*** GIVEN RECORDS
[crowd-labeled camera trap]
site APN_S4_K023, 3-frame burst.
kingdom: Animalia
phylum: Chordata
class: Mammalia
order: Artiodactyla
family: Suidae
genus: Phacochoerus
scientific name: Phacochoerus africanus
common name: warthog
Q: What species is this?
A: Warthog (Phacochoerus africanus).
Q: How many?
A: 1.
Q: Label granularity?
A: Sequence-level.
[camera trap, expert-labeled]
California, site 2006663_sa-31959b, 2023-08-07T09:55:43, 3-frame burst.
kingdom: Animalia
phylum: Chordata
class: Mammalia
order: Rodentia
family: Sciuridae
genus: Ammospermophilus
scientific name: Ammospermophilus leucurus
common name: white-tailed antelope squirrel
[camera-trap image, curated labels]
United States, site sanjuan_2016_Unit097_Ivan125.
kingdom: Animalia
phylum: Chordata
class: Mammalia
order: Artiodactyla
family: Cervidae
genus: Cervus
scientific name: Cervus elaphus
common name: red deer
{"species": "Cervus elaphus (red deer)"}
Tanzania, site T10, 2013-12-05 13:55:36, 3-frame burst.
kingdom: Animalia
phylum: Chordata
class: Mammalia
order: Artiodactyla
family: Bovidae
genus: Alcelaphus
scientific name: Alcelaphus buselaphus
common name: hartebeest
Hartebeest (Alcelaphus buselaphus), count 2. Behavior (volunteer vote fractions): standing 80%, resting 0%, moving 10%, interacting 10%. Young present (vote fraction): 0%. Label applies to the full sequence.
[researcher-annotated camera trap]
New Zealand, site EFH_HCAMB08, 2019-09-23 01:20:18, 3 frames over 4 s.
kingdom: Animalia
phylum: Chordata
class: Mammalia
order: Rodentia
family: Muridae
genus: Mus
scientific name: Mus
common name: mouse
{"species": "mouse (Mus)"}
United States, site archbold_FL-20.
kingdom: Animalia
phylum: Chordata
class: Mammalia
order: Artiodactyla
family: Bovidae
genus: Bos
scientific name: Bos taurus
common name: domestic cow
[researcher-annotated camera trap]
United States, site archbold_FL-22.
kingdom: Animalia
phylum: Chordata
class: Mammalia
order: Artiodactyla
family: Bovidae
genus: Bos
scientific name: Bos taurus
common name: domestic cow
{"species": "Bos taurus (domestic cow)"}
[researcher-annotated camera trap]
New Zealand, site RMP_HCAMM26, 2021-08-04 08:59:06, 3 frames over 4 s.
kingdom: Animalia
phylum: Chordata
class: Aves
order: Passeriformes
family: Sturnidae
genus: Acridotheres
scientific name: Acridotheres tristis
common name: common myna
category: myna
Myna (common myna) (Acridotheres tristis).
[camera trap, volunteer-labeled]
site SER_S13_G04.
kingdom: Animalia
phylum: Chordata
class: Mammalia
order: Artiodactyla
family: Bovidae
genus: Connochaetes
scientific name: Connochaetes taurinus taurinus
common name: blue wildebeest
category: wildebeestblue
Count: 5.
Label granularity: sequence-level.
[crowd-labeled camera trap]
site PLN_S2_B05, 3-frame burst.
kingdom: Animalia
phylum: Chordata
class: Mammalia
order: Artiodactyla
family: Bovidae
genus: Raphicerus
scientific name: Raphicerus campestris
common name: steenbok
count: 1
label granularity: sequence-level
******
# WORK TO COMPLETE
What the exercise needs is every record again, word for word.

# SOLUTION TO THIS TASK
[crowd-labeled camera trap]
site APN_S4_K023, 3-frame burst.
kingdom: Animalia
phylum: Chordata
class: Mammalia
order: Artiodactyla
family: Suidae
genus: Phacochoerus
scientific name: Phacochoerus africanus
common name: warthog
Q: What species is this?
A: Warthog (Phacochoerus africanus).
Q: How many?
A: 1.
Q: Label granularity?
A: Sequence-level.
[camera trap, expert-labeled]
California, site 2006663_sa-31959b, 2023-08-07T09:55:43, 3-frame burst.
kingdom: Animalia
phylum: Chordata
class: Mammalia
order: Rodentia
family: Sciuridae
genus: Ammospermophilus
scientific name: Ammospermophilus leucurus
common name: white-tailed antelope squirrel
[camera-trap image, curated labels]
United States, site sanjuan_2016_Unit097_Ivan125.
kingdom: Animalia
phylum: Chordata
class: Mammalia
order: Artiodactyla
family: Cervidae
genus: Cervus
scientific name: Cervus elaphus
common name: red deer
{"species": "Cervus elaphus (red deer)"}
Tanzania, site T10, 2013-12-05 13:55:36, 3-frame burst.
kingdom: Animalia
phylum: Chordata
class: Mammalia
order: Artiodactyla
family: Bovidae
genus: Alcelaphus
scientific name: Alcelaphus buselaphus
common name: hartebeest
Hartebeest (Alcelaphus buselaphus), count 2. Behavior (volunteer vote fractions): standing 80%, resting 0%, moving 10%, interacting 10%. Young present (vote fraction): 0%. Label applies to the full sequence.
[researcher-annotated camera trap]
New Zealand, site EFH_HCAMB08, 2019-09-23 01:20:18, 3 frames over 4 s.
kingdom: Animalia
phylum: Chordata
class: Mammalia
order: Rodentia
family: Muridae
genus: Mus
scientific name: Mus
common name: mouse
{"species": "mouse (Mus)"}
United States, site archbold_FL-20.
kingdom: Animalia
phylum: Chordata
class: Mammalia
order: Artiodactyla
family: Bovidae
genus: Bos
scientific name: Bos taurus
common name: domestic cow
[researcher-annotated camera trap]
United States, site archbold_FL-22.
kingdom: Animalia
phylum: Chordata
class: Mammalia
order: Artiodactyla
family: Bovidae
genus: Bos
scientific name: Bos taurus
common name: domestic cow
{"species": "Bos taurus (domestic cow)"}
[researcher-annotated camera trap]
New Zealand, site RMP_HCAMM26, 2021-08-04 08:59:06, 3 frames over 4 s.
kingdom: Animalia
phylum: Chordata
class: Aves
order: Passeriformes
family: Sturnidae
genus: Acridotheres
scientific name: Acridotheres tristis
common name: common myna
category: myna
Myna (common myna) (Acridotheres tristis).
[camera trap, volunteer-labeled]
site SER_S13_G04.
kingdom: Animalia
phylum: Chordata
class: Mammalia
order: Artiodactyla
family: Bovidae
genus: Connochaetes
scientific name: Connochaetes taurinus taurinus
common name: blue wildebeest
category: wildebeestblue
Count: 5.
Label granularity: sequence-level.
[crowd-labeled camera trap]
site PLN_S2_B05, 3-frame burst.
kingdom: Animalia
phylum: Chordata
class: Mammalia
order: Artiodactyla
family: Bovidae
genus: Raphicerus
scientific name: Raphicerus campestris
common name: steenbok
count: 1
label granularity: sequence-level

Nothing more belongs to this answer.